§ **EXERCISE DIRECTIONS**:
From the line containing "Identify which is" down to the last line of the records below, copy every line exactly. Leave out everything before it.

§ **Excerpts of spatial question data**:
* * * * * * *
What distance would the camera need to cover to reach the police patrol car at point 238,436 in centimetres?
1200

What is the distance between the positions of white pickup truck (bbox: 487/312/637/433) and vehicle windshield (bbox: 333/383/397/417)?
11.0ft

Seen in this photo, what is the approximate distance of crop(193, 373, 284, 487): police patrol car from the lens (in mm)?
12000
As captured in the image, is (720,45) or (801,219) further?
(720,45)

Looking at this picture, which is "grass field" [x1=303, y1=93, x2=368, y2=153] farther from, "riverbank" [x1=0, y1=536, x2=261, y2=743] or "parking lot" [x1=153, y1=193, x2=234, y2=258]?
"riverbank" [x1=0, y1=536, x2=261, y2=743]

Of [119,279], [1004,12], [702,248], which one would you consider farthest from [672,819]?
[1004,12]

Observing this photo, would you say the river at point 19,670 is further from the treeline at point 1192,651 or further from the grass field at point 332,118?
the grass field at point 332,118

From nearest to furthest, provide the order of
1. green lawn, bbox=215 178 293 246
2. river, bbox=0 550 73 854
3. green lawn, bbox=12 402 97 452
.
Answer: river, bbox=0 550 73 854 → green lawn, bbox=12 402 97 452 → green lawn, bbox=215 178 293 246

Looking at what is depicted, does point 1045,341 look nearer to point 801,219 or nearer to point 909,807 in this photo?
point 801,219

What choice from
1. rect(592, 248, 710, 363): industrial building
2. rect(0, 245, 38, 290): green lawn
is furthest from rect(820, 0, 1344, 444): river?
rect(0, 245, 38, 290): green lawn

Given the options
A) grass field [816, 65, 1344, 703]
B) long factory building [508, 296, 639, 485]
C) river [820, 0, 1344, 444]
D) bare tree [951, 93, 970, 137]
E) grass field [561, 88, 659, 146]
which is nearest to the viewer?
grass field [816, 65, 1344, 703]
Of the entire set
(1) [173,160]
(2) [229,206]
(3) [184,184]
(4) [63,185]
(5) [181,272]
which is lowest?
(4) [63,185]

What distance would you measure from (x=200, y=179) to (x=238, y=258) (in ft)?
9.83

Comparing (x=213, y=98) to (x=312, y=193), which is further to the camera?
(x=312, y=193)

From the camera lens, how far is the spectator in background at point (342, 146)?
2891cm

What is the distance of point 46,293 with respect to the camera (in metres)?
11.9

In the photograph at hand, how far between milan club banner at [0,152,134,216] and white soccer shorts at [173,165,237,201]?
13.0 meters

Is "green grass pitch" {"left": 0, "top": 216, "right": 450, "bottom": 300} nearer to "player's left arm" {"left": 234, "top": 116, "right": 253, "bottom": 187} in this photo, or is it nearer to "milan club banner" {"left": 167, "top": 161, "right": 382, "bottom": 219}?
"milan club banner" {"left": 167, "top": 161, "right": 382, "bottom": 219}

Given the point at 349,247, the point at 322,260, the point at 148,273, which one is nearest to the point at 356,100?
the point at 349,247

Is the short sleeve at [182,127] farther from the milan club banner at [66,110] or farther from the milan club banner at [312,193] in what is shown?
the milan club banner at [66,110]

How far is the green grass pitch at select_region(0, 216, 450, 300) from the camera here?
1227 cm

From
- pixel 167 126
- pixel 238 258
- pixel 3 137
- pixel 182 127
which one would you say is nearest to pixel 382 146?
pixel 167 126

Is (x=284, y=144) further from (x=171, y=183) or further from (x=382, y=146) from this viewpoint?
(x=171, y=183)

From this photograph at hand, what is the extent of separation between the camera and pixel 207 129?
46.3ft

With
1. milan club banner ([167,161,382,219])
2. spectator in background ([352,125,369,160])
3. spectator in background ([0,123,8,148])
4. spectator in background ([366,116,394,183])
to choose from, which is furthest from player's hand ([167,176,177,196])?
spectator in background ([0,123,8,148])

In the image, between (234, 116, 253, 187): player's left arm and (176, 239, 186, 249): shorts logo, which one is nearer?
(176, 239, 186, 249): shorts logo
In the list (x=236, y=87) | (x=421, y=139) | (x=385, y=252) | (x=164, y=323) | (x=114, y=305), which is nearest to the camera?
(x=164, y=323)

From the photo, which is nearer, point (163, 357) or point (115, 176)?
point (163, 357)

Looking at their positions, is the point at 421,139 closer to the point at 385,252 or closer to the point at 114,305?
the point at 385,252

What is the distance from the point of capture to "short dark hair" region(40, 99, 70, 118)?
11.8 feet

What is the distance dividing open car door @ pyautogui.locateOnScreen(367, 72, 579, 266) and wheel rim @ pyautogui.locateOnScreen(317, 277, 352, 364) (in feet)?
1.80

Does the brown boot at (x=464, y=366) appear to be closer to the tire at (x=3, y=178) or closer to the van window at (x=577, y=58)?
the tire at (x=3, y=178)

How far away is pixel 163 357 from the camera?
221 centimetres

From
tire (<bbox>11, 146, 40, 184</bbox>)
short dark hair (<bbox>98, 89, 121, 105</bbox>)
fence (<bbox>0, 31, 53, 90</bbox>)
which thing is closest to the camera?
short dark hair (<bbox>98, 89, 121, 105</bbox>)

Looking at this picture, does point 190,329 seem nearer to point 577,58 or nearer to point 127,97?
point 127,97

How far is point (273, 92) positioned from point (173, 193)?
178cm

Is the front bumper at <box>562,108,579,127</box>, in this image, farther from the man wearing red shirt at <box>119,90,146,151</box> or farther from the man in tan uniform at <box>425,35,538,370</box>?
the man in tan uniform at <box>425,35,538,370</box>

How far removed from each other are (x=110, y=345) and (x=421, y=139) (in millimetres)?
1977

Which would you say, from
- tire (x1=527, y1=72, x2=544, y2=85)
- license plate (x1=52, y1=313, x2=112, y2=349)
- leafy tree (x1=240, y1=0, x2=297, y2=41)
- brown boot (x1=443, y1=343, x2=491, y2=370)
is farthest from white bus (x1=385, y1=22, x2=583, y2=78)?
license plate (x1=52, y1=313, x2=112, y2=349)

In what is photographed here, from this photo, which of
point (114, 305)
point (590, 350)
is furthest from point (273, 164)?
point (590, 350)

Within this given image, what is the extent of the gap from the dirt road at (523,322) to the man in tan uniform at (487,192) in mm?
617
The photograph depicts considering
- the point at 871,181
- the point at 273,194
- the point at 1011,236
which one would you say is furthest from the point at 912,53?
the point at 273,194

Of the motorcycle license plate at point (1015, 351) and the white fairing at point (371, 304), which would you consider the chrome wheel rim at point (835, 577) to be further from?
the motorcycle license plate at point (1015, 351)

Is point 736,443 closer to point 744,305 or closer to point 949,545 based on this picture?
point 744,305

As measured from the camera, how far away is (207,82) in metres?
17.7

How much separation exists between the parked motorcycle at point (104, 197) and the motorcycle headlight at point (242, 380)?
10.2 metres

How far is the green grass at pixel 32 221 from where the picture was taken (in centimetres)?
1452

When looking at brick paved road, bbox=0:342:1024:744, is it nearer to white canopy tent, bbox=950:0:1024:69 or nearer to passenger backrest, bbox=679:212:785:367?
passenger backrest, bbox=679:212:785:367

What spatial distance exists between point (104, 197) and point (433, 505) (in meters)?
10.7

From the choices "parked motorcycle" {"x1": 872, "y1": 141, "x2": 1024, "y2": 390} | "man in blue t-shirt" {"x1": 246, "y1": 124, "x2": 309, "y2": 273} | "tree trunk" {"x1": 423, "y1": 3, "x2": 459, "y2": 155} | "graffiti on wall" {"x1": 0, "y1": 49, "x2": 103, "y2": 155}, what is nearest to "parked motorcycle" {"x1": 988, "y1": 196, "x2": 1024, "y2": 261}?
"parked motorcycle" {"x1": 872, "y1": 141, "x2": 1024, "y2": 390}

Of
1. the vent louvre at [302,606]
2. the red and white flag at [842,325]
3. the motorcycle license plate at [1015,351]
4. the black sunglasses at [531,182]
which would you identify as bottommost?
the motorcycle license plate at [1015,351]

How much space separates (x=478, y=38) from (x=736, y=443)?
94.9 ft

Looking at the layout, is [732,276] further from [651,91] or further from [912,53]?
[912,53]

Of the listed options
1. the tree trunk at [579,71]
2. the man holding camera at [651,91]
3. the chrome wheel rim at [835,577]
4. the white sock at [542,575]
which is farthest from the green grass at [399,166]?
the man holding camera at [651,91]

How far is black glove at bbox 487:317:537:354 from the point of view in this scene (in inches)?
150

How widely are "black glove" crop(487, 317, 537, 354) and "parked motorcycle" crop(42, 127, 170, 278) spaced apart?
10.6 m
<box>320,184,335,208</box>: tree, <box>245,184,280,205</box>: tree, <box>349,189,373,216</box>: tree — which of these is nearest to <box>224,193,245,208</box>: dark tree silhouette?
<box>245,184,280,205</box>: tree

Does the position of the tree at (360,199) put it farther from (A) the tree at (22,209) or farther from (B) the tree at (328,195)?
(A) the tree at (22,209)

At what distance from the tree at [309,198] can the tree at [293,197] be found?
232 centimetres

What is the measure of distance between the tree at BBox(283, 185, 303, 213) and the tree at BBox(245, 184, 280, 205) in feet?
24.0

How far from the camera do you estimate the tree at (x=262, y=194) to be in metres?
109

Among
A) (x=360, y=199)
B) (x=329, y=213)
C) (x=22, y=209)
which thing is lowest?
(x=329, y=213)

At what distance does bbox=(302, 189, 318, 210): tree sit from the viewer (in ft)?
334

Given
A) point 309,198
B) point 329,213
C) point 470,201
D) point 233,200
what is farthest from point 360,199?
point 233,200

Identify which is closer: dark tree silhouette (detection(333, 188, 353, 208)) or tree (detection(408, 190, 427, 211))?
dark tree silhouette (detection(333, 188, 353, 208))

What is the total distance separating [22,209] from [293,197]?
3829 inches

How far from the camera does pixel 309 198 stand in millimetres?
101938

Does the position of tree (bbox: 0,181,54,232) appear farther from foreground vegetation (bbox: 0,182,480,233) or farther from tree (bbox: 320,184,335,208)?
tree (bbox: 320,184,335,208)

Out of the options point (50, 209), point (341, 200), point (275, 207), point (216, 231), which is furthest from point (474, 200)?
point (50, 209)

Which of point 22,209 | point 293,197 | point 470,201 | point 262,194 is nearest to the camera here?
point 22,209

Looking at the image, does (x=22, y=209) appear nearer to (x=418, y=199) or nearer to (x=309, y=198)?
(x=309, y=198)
* * * * * * *
§ **THE OUTPUT**:
Identify which is closer: dark tree silhouette (detection(333, 188, 353, 208)) or tree (detection(408, 190, 427, 211))?
dark tree silhouette (detection(333, 188, 353, 208))

What is the total distance separating [22,209] from [293,197]?
3829 inches

How far from the camera does pixel 309 198 stand in millimetres?
101938

Does the position of tree (bbox: 0,181,54,232) appear farther from foreground vegetation (bbox: 0,182,480,233) or farther from tree (bbox: 320,184,335,208)?
tree (bbox: 320,184,335,208)

Out of the options point (50, 209), point (341, 200), point (275, 207), point (216, 231), which is furthest from point (474, 200)?
point (50, 209)

Which of point 22,209 | point 293,197 | point 470,201 | point 262,194 is nearest to the camera here?
point 22,209

Looking at the image, does (x=22, y=209) appear nearer to (x=418, y=199) or nearer to (x=309, y=198)?
(x=309, y=198)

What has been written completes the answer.